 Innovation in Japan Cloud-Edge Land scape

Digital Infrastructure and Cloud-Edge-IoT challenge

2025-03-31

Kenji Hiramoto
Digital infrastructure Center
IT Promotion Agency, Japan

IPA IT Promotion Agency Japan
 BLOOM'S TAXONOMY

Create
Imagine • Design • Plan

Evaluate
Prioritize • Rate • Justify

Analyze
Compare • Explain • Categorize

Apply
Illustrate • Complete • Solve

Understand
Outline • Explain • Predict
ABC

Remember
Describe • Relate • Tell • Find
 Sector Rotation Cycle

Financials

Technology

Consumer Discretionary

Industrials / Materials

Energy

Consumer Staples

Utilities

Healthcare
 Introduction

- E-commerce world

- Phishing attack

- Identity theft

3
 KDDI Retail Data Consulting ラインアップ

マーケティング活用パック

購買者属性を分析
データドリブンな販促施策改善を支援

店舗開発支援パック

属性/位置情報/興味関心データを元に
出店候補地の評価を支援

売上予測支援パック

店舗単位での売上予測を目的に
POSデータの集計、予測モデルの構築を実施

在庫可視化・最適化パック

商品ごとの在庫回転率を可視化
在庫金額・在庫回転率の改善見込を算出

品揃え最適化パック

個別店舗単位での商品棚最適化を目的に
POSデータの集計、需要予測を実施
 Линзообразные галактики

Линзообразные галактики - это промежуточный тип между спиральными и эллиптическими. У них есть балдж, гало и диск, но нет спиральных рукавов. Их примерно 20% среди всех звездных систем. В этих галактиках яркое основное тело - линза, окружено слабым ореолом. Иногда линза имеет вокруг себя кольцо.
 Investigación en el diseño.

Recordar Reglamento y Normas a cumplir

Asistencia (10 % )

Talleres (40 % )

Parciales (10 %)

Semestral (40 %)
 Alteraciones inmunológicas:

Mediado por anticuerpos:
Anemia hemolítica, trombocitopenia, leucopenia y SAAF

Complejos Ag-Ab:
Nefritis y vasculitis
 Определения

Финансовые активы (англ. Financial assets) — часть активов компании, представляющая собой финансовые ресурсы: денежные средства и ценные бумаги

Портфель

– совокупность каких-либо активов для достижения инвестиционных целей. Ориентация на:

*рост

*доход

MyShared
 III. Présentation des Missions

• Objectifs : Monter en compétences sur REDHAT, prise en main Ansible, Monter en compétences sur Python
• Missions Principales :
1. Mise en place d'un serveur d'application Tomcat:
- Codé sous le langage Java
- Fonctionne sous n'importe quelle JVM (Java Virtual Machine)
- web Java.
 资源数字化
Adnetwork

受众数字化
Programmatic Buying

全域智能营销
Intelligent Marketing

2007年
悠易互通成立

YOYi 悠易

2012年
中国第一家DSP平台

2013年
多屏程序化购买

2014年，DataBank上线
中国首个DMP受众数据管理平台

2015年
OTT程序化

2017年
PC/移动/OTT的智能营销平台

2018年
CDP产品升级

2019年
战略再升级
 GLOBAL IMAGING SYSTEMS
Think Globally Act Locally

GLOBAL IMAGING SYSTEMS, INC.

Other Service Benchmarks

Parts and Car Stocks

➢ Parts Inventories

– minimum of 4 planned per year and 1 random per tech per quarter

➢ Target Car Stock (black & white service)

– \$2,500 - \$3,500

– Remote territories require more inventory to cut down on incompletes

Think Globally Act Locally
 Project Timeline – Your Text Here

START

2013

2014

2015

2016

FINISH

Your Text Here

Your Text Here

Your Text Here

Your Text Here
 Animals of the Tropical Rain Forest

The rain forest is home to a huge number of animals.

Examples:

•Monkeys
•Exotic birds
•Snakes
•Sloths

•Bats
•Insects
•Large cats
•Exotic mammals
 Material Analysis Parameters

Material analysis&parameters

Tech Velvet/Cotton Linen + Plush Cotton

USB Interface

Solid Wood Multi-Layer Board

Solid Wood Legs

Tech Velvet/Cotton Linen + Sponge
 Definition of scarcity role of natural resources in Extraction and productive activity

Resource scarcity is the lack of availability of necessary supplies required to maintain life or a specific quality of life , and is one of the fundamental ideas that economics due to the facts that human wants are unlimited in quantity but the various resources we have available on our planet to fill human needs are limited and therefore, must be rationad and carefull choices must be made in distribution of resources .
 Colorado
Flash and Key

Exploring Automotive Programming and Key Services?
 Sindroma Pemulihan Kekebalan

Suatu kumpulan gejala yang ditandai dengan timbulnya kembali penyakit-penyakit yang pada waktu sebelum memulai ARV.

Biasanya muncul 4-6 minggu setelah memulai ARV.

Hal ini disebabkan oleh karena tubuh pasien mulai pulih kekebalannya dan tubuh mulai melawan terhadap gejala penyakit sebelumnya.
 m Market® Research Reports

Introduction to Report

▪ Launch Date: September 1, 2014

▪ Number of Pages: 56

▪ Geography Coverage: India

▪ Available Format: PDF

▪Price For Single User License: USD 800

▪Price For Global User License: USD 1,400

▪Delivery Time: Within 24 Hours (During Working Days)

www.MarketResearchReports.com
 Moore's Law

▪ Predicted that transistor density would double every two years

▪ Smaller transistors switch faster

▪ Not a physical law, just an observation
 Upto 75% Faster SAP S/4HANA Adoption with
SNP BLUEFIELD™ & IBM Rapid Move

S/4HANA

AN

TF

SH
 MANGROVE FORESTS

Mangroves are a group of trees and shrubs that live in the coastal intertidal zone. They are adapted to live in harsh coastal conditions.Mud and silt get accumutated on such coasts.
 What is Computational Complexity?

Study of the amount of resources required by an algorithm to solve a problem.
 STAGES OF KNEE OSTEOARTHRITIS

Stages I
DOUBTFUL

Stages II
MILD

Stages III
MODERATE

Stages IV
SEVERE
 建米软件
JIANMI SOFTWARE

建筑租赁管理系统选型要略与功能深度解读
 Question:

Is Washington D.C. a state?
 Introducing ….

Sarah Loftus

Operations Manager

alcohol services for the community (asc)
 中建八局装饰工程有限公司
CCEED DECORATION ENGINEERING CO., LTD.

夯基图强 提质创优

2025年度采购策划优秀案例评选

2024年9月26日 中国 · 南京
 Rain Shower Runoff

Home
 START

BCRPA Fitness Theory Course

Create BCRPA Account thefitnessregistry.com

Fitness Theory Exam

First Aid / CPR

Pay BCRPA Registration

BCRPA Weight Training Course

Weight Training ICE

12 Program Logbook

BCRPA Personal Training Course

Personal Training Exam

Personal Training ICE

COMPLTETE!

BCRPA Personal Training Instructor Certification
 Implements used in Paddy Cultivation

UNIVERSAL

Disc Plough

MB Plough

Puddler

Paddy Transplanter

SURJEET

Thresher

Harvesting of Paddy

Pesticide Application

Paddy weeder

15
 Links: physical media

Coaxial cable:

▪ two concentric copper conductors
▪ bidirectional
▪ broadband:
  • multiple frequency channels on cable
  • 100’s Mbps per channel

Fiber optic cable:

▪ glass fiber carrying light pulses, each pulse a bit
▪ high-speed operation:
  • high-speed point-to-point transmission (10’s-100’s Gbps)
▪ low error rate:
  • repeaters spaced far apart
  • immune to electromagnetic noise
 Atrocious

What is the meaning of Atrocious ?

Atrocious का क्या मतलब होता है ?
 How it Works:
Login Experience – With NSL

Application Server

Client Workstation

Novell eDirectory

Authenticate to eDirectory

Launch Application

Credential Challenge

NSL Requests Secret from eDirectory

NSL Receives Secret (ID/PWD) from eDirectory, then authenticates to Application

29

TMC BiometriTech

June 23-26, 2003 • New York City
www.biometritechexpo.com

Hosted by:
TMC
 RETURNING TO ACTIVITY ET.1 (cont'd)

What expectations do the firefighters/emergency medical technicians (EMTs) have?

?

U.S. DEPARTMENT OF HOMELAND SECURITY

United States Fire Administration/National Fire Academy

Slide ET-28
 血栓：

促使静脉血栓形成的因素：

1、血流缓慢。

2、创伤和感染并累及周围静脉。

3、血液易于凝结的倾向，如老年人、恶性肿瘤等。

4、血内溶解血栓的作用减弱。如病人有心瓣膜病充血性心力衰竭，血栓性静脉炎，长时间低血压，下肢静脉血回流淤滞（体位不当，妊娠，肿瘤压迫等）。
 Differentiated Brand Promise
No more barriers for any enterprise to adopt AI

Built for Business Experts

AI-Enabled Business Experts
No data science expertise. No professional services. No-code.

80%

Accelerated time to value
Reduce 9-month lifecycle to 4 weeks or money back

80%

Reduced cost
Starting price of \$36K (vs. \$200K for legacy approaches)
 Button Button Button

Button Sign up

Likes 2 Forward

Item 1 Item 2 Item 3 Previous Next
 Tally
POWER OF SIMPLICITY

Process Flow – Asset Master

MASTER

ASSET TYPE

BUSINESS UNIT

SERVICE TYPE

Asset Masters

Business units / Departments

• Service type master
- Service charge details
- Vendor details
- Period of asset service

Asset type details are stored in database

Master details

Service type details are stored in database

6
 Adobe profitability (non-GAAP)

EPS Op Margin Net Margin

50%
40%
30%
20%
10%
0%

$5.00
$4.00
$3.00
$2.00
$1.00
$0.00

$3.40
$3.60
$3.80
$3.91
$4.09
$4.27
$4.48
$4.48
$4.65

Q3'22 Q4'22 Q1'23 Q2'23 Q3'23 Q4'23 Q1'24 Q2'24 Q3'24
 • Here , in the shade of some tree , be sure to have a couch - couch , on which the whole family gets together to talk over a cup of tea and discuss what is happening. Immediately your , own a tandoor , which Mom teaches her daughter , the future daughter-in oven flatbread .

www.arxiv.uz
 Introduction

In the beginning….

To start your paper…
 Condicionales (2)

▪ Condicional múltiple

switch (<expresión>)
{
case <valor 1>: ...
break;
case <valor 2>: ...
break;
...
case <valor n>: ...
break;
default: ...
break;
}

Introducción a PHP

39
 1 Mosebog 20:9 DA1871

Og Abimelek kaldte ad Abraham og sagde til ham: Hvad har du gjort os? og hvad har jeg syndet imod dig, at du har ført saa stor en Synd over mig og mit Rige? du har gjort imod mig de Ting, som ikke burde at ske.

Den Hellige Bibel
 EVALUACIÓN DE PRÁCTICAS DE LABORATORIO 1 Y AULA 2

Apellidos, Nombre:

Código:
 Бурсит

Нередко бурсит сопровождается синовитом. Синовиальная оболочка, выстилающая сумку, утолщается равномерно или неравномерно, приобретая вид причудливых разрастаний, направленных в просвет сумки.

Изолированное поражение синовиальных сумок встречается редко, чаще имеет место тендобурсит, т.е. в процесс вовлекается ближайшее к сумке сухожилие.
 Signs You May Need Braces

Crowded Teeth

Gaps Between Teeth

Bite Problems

☆ ☆ ☆

#### [EXERCISE]
The listing above holds a line with "Operations Manager" and a line with "AI-Enabled Business Experts". Print the stretch from the first through the second, exactly and alone.

#### [RESULT]
Operations Manager

alcohol services for the community (asc)
 中建八局装饰工程有限公司
CCEED DECORATION ENGINEERING CO., LTD.

夯基图强 提质创优

2025年度采购策划优秀案例评选

2024年9月26日 中国 · 南京
 Rain Shower Runoff

Home
 START

BCRPA Fitness Theory Course

Create BCRPA Account thefitnessregistry.com

Fitness Theory Exam

First Aid / CPR

Pay BCRPA Registration

BCRPA Weight Training Course

Weight Training ICE

12 Program Logbook

BCRPA Personal Training Course

Personal Training Exam

Personal Training ICE

COMPLTETE!

BCRPA Personal Training Instructor Certification
 Implements used in Paddy Cultivation

UNIVERSAL

Disc Plough

MB Plough

Puddler

Paddy Transplanter

SURJEET

Thresher

Harvesting of Paddy

Pesticide Application

Paddy weeder

15
 Links: physical media

Coaxial cable:

▪ two concentric copper conductors
▪ bidirectional
▪ broadband:
  • multiple frequency channels on cable
  • 100’s Mbps per channel

Fiber optic cable:

▪ glass fiber carrying light pulses, each pulse a bit
▪ high-speed operation:
  • high-speed point-to-point transmission (10’s-100’s Gbps)
▪ low error rate:
  • repeaters spaced far apart
  • immune to electromagnetic noise
 Atrocious

What is the meaning of Atrocious ?

Atrocious का क्या मतलब होता है ?
 How it Works:
Login Experience – With NSL

Application Server

Client Workstation

Novell eDirectory

Authenticate to eDirectory

Launch Application

Credential Challenge

NSL Requests Secret from eDirectory

NSL Receives Secret (ID/PWD) from eDirectory, then authenticates to Application

29

TMC BiometriTech

June 23-26, 2003 • New York City
www.biometritechexpo.com

Hosted by:
TMC
 RETURNING TO ACTIVITY ET.1 (cont'd)

What expectations do the firefighters/emergency medical technicians (EMTs) have?

?

U.S. DEPARTMENT OF HOMELAND SECURITY

United States Fire Administration/National Fire Academy

Slide ET-28
 血栓：

促使静脉血栓形成的因素：

1、血流缓慢。

2、创伤和感染并累及周围静脉。

3、血液易于凝结的倾向，如老年人、恶性肿瘤等。

4、血内溶解血栓的作用减弱。如病人有心瓣膜病充血性心力衰竭，血栓性静脉炎，长时间低血压，下肢静脉血回流淤滞（体位不当，妊娠，肿瘤压迫等）。
 Differentiated Brand Promise
No more barriers for any enterprise to adopt AI

Built for Business Experts

AI-Enabled Business Experts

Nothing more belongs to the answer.